Trusting Users Too Much
An anonymous reader writes to alert us to an article at Forever Geek
on sites that trust users too much and the users who game them. From the article: "Trusting users is a good thing. But implicitly trusting users is no good. If Digg has moderators who approve a story before it goes live on the front page, shouldn't they have moderators checking spam reports? Social sites give so much power and emphasis on users yet a handful still have the power to wreck these sites. Until these issues are properly addressed, social sites will continue to be gamed."
Don't even get me started on Digg.... *grumble grumble grumble* I've got a love/hate relationship with that place. Sometimes it's great...other times you get 4 or 5 of the same stories on the main page at a time or people posting politics related stories under the videos section...things like that.
"A person is smart, people are dumb." "People" are not ready to do their own editing on social sites....IMHO.
Seriously, this is a common and old problem, not just among users, but among all positions public or private. Ultimately you need a self policing policy to evaluate users, fair judgement on violations and termination where deemed necessary.
There's got to be, published somewhere, some guidlines and how scalable they are.
I was in a position to make or break the hiring of a student I knew was writing password spoof programs. I knew he had done it. I also knew he hadn't done any harm in it. I think him knowing I knew was enough and it more or less proved right in the long run, opting to hire him as a student worker anyway. Most of us started out the same way. It takes a bit more psychology to spot those who lie about innocuous activities and could present a greater problem down the road.
A feeling of having made the same mistake before: Deja Foobar
It's whining. People aren't happy with just contributing to the conversation, because there is no conversation. It's all about oneupmanship (or however it's spelled). It's about a better, more sarcastic comment then the one before. It's about popularity among people we don't even know. It's about bragging rights to who, I don't even know. I don't go bragging about comments I make here, at digg, or any other place I visit.
Social networking is about networking and being social, getting to know people and networking with them. It's right in the name.

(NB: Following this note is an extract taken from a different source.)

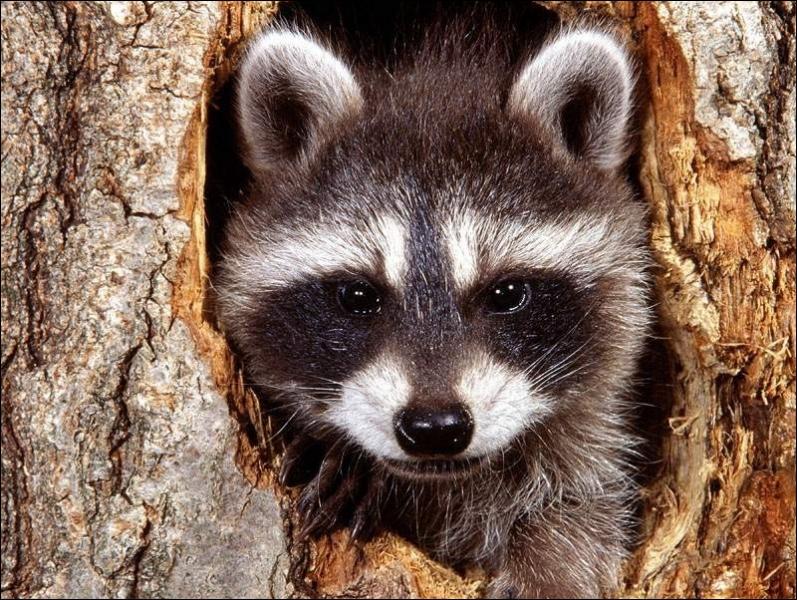 Il est facile à identifier, c'est le petit panda roux !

Help forums and mailing lists are more social networking than these web 2.0 sites.
One of the original sites to promote user created and sponsored content, succumbed to insipid infighting and trolling once a few decided to game the queue voting system. Suddenly who got voted to the front page had more to do with who was friends with whom, and nothing to do with the content and writing of the article in question. And so K5 began its slow slide to oblivion, the endgame of which we see today. Certainly much blame deserves to be placed at the feet of rusty and his admins. But only in so far as they refused to police the site, not out of a direct attempt to control the voting process.
Perhaps this is a lesson to those of us who had hoped the egalitarian internet we remember from the late '80s and early '90s might somehow scale to the general public. It didn't.
IOW: people suck.
-anonymous for a reason...
Sure, we see a great straw man drawn for us, but I don't see evidence that this is occuring. Does the author maintain there is a conspiracy against users like P9? What evidence is there for a conspiracy? Where are the conspirators meeting? There should be evidence of people meeting in other forums to conspire to bury P9? Is it possible that P9s stories he dugg up suck? I think all these things need to be considered, but I don't see any critical thinking done.

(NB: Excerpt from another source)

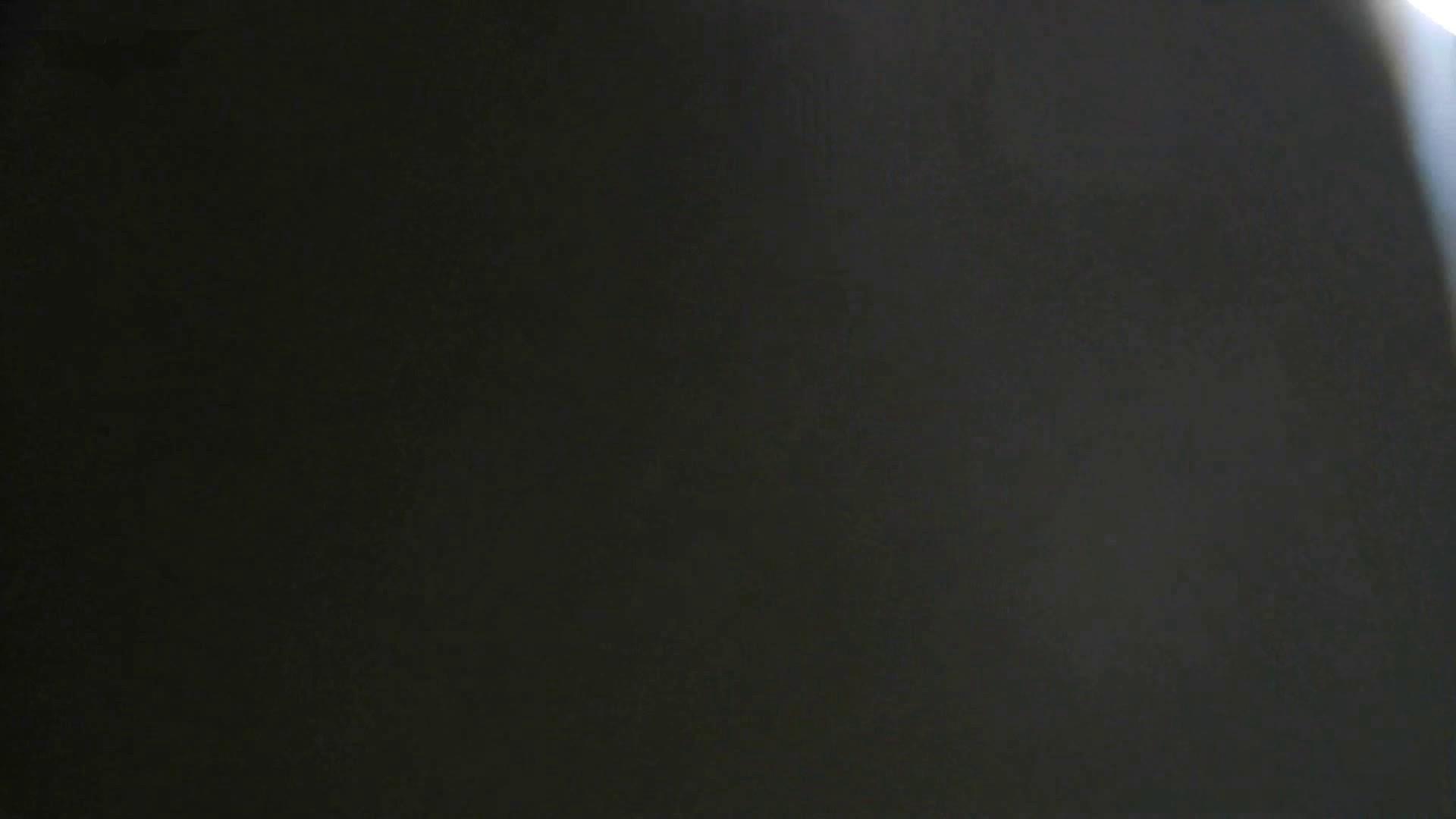 洗面所特攻隊 vol.74 last 2総勢16名激撮【2015・29位】 お姉さん  95PIX 44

On a similar note, even though the author can dream up a scheme that might possibly bury Digg, is there evidence that an entity has gamed digg as he has explained? Maybe it seems possible that someone could grab 100 C class addresses to create 100 users and they could moderate someone into purgatory, is that all it takes? Has someone ran this experiment to verify that this is true? I don't know why someone could not run this experiment to see if what the author asserts could be true. This article seems more hyperbole and anecdotal in its evidence of gaming the system. For one, if it was possible to game digg, then why not setup a company to do so and make a little money? I imagine there are marketting companies that game all the systems. Just the fact that some people will take this article as true when it doesn't back up its assertions with evidence is an example of gaming. After all, the article is a diss against digg and I am sure some readers use it to back up their own notions that digg sucks. That sounds like gaming to me.
If your readers don't think critically about the content they consume, then you can take your pick of fallacies like generalization and straw man to write up an article that people will take as true. Isn't that gaming the system or the reader? I am not sure if Kevin Mitnick was known for his great technical hacking, but he was definitely known for his great social hacking of people that would willingly give up their passwords.
But your sub-titles recently, like "Web-Two-Point-Doh," have been really, really clever. Not that you need an idiot like me to tell you that, but I figure I give you eds enough (deserved) grief day-to-day it's only proper that I hand out a compliment on the (rare) occasion it is merited. And since the tags are among the few places here where you guys actually have the opportunity to inject some personality, I am gratified to see that at least one of you has one.
Good on ya, bud.
Because the moderator is a moron.
When I drive down the street I trust that the people on the sidewalk will not suddenly leap in front of my car or I would have to drive everywhere at 5 mph.
With similar examples too numerous to mention we can confidently establish that trust has to be greater than zero for a viable existence.
The question of life then is, how much greater than zero? And when do we cut it off? etc.